LLM selection and initialization#
For long text generation, you need to use an LLM. WayFlow supports several LLM providers. Select and configure your LLM below:
from wayflowcore.models import OCIGenAIModel
if __name__ == "__main__":
llm = OCIGenAIModel(
model_id="provider.model-id",
service_endpoint="https://url-to-service-endpoint.com",
compartment_id="compartment-id",
auth_type="API_KEY",
)
from wayflowcore.models import VllmModel
llm = VllmModel(
model_id="model-id",
host_port="VLLM_HOST_PORT",
)
from wayflowcore.models import OllamaModel
llm = OllamaModel(
model_id="model-id",
)
Prompt and I/O constants#
Begin by defining the necessary output constants and prompts used to instruct the LLM and structure the flow:
# Define I/O constants and step names
JUSTIFICATION_GEN_IO = "JUSTIFICATION_GEN_IO"
JUSTIFICATION_PARSING_IO = "JUSTIFICATION_PARSING_IO"
VALIDATION_IO = "VALIDATION_IO"
VALIDATION_PARSING_IO = "VALIDATION_PARSING_IO"
JUSTIFICATION_GEN_STEP = "JUSTIFICATION_GEN_STEP"
JUSTIFICATION_PARSING_STEP = "JUSTIFICATION_PARSING_STEP"
VALIDATION_STEP = "VALIDATION_STEP"
VALIDATION_PARSING_STEP = "VALIDATION_PARSING_STEP"
# Define prompts
JUSTIFICATION_PROMPT = """
## Context
You are an assistant that helps the business with loan applications.
## Task
Write a justification for a loan application, given certain customer data points.
The justification should be concise and detailed, and include all infomration that could be relevant for the loan application.
As an intermediate step before writing the justification, provide a reasoning section consisting of facts, arguments or any other relevant data that would help you with writing the justification.
## Example
Below is an example of the input data points and how they are structured, and an output justitifcation. Note that in this example the reasoning section has been omitted.
Customer: {{ seed_example['customer_name'] }} (type = {{ seed_example['customer_type'] }})
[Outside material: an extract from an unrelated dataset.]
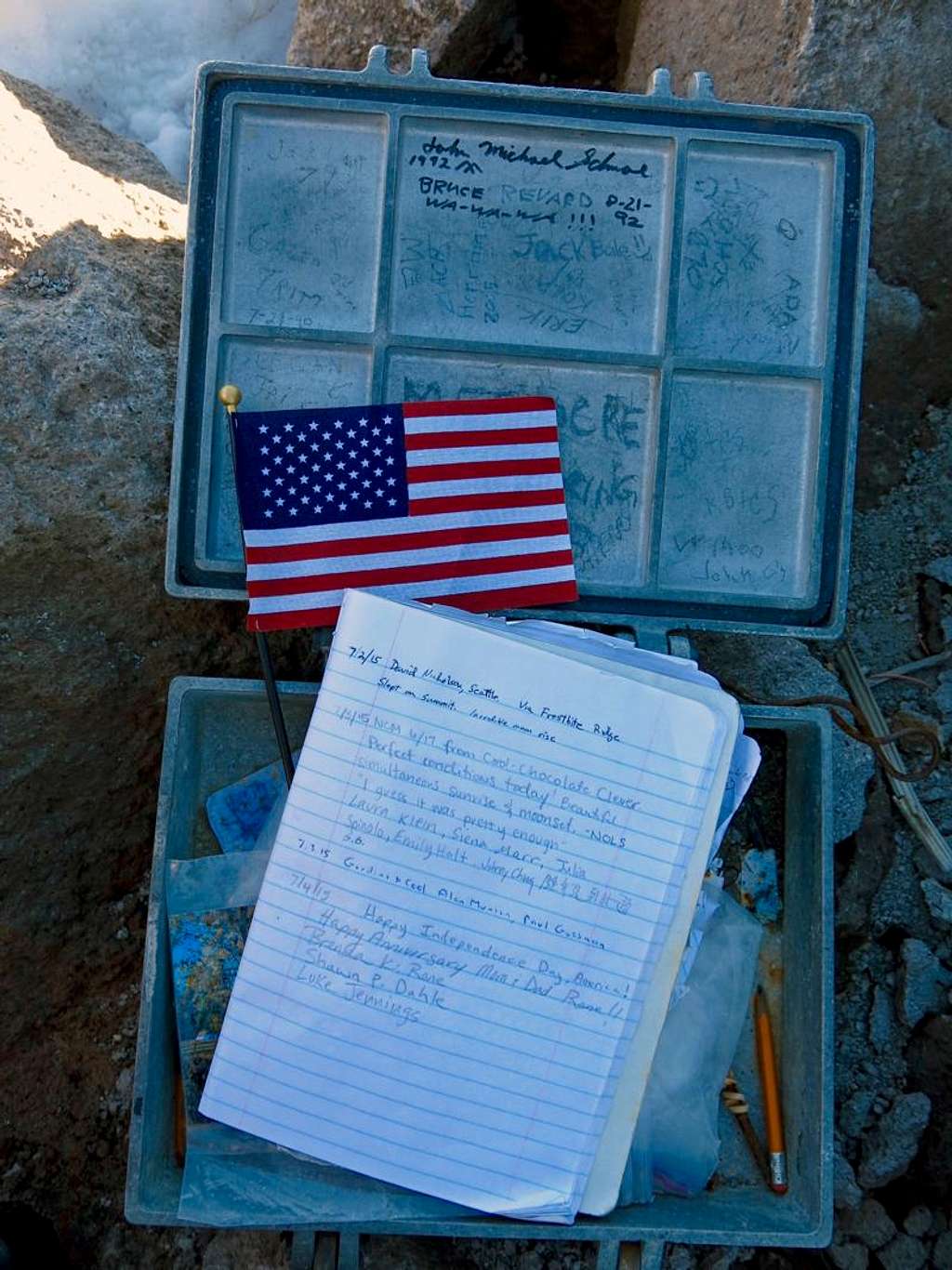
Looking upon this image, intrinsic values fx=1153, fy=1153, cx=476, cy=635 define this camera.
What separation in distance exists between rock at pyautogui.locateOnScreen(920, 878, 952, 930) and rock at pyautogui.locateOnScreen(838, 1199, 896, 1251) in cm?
63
Location: {{ seed_example['region'] }}, {{ seed_example['country'] }}
Customer Net Worth: {{ seed_example['customer_net_worth'] }}
Loan: {{ seed_example['loan_value'] }} at {{ seed_example['loan_proposed_interest'] }} interest
Purpose: {{ seed_example['loan_reason'] }}
Justification: {{ seed_example['justification'] }}
## Data
Below are the input data points based on which you have to write the justification.
Customer: {{ generated_row['customer_name'] }} (type = {{ generated_row['customer_type'] }})
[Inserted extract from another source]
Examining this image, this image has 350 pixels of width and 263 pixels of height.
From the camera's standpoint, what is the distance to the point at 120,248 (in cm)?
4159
Location: {{ generated_row['region'] }}, {{ generated_row['country'] }}
Customer Net Worth: {{ generated_row['customer_net_worth'] }}
Loan: {{ generated_row['loan_value'] }} at {{ generated_row['loan_proposed_interest'] }} interest
Purpose: {{ generated_row['loan_reason'] }}
## Insturctions
You must follow these guidelines:
- The tone, length and level of details in your justification are similarly aligned with the provided example
- The justification must be solely based on the provided data points
- The justification must be written around the `Purpose` data point
- The language should be professional and business-appropriate
- Include any specific financial details if relevant
The output must stricly follow the exacty format as below:
Reasoning: <fill this section with any facts or arguments relevant to the justification>
Justification: <fill this section with the justification>
## Output
""".strip()
VALIDATION_PROMPT = """
## Context
You are an assistant that helps the bank evaluate loan applications.
## Task
Evaluate the quality and plausibility of a loan justification against provided application data points of the customer.
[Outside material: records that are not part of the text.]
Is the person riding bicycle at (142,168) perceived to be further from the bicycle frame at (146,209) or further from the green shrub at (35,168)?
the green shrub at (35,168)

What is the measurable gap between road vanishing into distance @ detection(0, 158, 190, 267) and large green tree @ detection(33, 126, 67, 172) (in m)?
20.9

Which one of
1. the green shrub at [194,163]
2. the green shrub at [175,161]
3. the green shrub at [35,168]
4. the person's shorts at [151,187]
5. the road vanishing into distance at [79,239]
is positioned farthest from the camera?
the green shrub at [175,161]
The evaluation has to consider the folllowing criteria:
1. Factual accuracy: All amounts, names, and details in the justification match the provided customer data points
2. Logical consistency: The reasoning aligns with customer profile and loan parameters
3. Realism: The justification is plausible for this type of loan application
4. Professional tone: The justification is written in business-appropriate language, and follows a coherent and logical structure
5. Completeness: The justification adequately addresses the loan reason and key factors
## Example
Below is an example of how the input data should look like. It starts with the customer data points and ends with the loan justification.
Customer: {{ seed_example['customer_name'] }} (type = {{ seed_example['customer_type'] }})
Location: {{ seed_example['region'] }}, {{ seed_example['country'] }}
Customer Net Worth: {{ seed_example['customer_net_worth'] }}
Loan: {{ seed_example['loan_value'] }} at {{ seed_example['loan_proposed_interest'] }} interest
Purpose: {{ seed_example['loan_reason'] }}
Justification: {{ seed_example['justification'] }}
## Data
Below is the input data for the current loan application you need to analyze.
Customer: {{ generated_row['customer_name'] }} (type = {{ generated_row['customer_type'] }})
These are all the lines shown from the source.